Work to complete =>
Repeat the listing word for word, starting at the line that contains "At what depth" and ending at the last line of the listing, with both included.
□ □ □ □ □ □ □
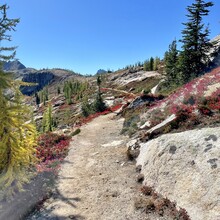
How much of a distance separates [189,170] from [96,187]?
586 centimetres

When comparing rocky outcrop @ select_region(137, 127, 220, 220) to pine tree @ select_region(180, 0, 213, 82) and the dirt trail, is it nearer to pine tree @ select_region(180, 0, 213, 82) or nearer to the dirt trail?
the dirt trail

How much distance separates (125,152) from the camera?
19.3 metres

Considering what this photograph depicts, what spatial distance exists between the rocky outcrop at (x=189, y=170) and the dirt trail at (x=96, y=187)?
5.35ft

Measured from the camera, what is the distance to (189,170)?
445 inches

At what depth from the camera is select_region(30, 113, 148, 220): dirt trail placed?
1172cm

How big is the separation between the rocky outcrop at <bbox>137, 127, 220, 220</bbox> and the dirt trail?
64.2 inches

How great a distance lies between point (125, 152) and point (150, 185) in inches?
□ □ □ □ □ □ □
Response to this exercise =>
At what depth from the camera is select_region(30, 113, 148, 220): dirt trail placed?
1172cm

How big is the separation between the rocky outcrop at <bbox>137, 127, 220, 220</bbox> and the dirt trail?
64.2 inches

How great a distance lies between point (125, 152) and point (150, 185) in inches?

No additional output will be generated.